Did you hear the exciting news? JRuby 1.1 is out! For real, you can call your grandma with the great news. :party: Wow, that was quick.
Okay, so the big new thing in JRuby is a bytecode compiler. As you may know, up to 1.0 it was just a Ruby interpreter in Java. Now you can actually compile Ruby modules to Java classes and no one will know the difference, very devious. :cool: Sounds like Robin Hood in a way, doesn't it?
The JRuby guys are claiming that this makes JRuby on par with "regular Ruby" on performance, if not better. Hmm. Just to be on the safe side, what size shoes do you wear? Oh ouch, those are going to be tricky to fit in your mouth. :/ And Freud will say you're stuck in the oral stage. Too much? Okay.
So here is my completely unvetted, dirty, real world test. No laboratory conditions here, you're in the ghetto. First we need something *to* test. I don't have a great deal of Ruby code at my disposal, but this should do the trick. How does scanning the raw filesystem for urls sound? The old harvest script actually does a half decent job of turning up a bunch of findings.
Now introducing the contenders. First up, his name is JRuby, you know him from occasional mentions on obscure blogs and the programming reddit past the top 500 entries. He promises to free all Java slaves by giving away free Rubies to everyone!
Aaand the incumbent, the famous... Ruby!
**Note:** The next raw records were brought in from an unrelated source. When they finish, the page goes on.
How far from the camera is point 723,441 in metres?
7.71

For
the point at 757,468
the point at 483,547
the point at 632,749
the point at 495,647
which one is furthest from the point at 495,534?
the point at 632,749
You know him, your parents know him, every family would adopt him as their own child if they could. He's the destroyer of kingdoms and the creator of empires, he's bigger than Moses himself!
Our two drivers will be racing across a hostile territory. Your track is a 25gb ext3 live file system. During this time, I can promise you that only Firefox is likely to be writing new urls to disk, but I could be lying eheheh. Due to the unpredictable nature of this rally track, regulations allow only one racer at a time, but you will be clocked.
First up is the new kid on the block Jay....Ruby. The Ruby code will not be compiled before execution, we'll let the just-in-time compiler do its thing.
$ time ( sudo cat /dev/sda5 | bin/jruby harvest.rb --url > /tmp/fsurls.jruby )
real 39m26.547s
user 37m19.072s
sys 1m28.406s
Not too shabby for a first run, but since this a brand new venue, we have no frame of reference yet. Let's see how Ruby will do here.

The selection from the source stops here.